En ningún momento del comienzo –ni una sola vez- ninguno de ellos dijo que Gerry McCann les hubiera pedido que no repitieran sus comentarios en público, o que tanto él como ellos estuvieran obligados por la confidencialidad. Ni tampoco los menciona Gerry a ellos, al final del día, diciéndoles que la entrada forzada y otras informaciones que les había dado se sabía ahora que eran incorrectas. Todo lo contrario.

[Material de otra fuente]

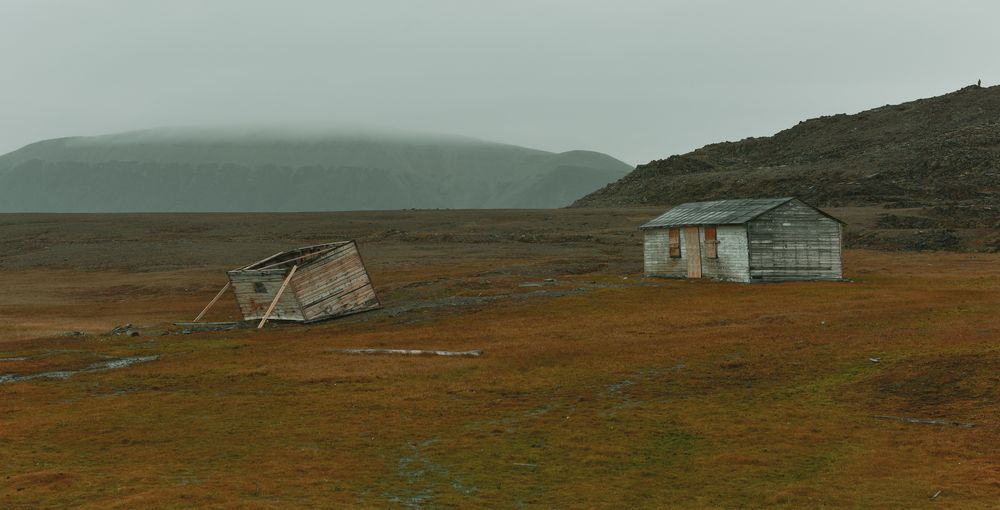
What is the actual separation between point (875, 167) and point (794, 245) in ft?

Resulta revelador, que exactamente esas mismas técnicas fueran utilizadas por los mismos miembros del clan en el único otro período de presión crítica durante la larga estancia portuguesa de los McCann después del 4 de mayo, cuando los asesores profesionales de los medios estaban callados, desconectados o desorganizados. Cuando la pareja fue nombrada arguido e interrogada por la policía sobre su posible papel en la desaparición de la niña, se mantuvo la misma farsa de “silencio” por parte de los padres, mientras las versiones de lo que les había ocurrido –extremadamente anti-policía que incluían historias de ficción de supuestos acuerdos para conseguir declaraciones de culpabilidad – fueron ofrecidas a los medios de todo el mundo después de haber sido proporcionadas por teléfono con el único objetivo de ser hechas públicas. La técnica era idéntica e identificable. La prueba indiscutible de esto, es que en el momento arguido, Gerry McCann deliberadamente utilizó al clan como conducto de una versión de los hechos, así como un llamamiento pidiendo ayuda para encontrar a una niña desaparecida.

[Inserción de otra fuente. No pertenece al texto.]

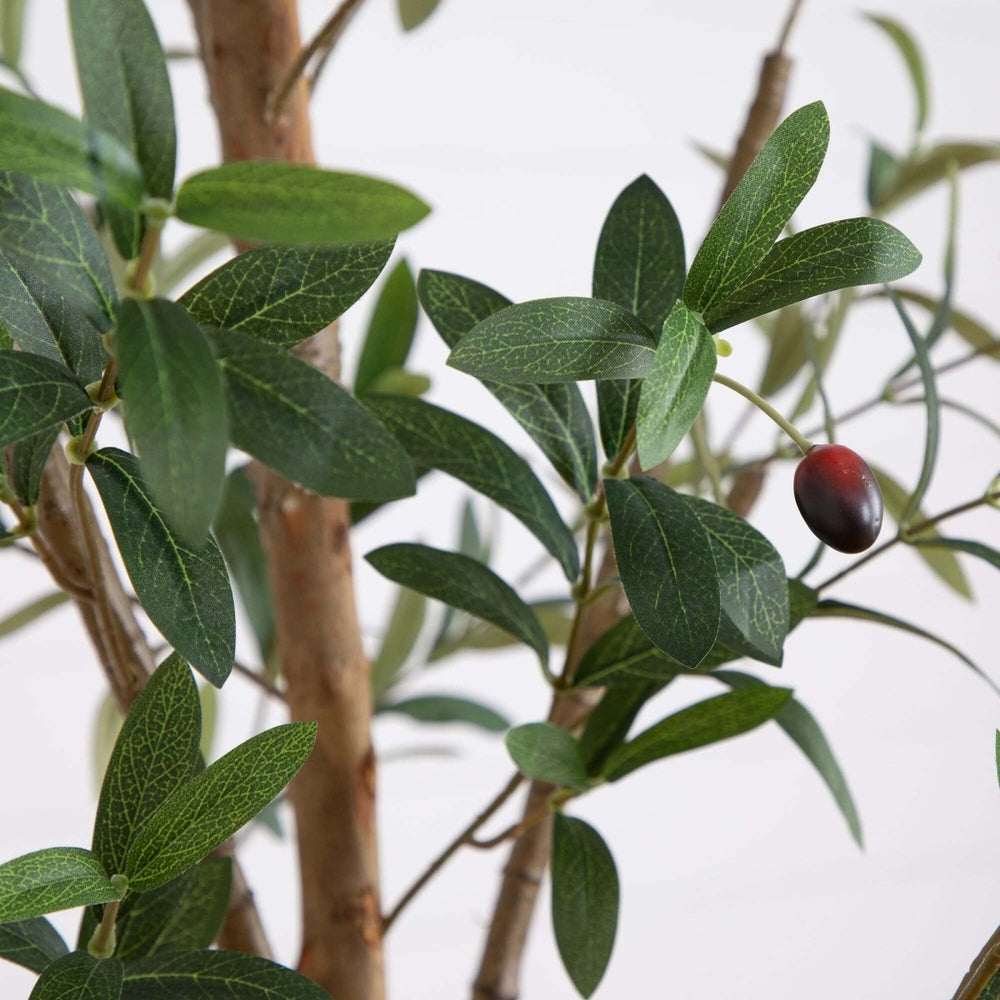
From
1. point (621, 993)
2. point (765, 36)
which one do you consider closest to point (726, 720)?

Por supuesto cualquier familia querría ayudar a uno de los suyos en apuros. Y la voluntad del hermético clan de ayudar a movilizar a los medios no estaba mal, o era una conspiración para esconder la verdad – eso es obvio. Sin embargo, mientras que las relaciones entre la policía y los padres eran permanentemente amargas, cuando la PJ descubrió que Gerry McCann estaba filtrando información contra ellos a través de otros, por la forma en que algunos familiares de los McCann se lanzaron a un spin de negación y no-atribución, al lenguaje deshonesto de una “fuente cercana” y el “amigo de la familia”, y todas las otras técnicas de control de información marcaron un gol desde lejos. Aquellos que miraron de cerca lo que estaba saliendo del “Team McCann” se preguntaban por qué se estaban utilizando estos métodos desde el 4 de mayo en adelante.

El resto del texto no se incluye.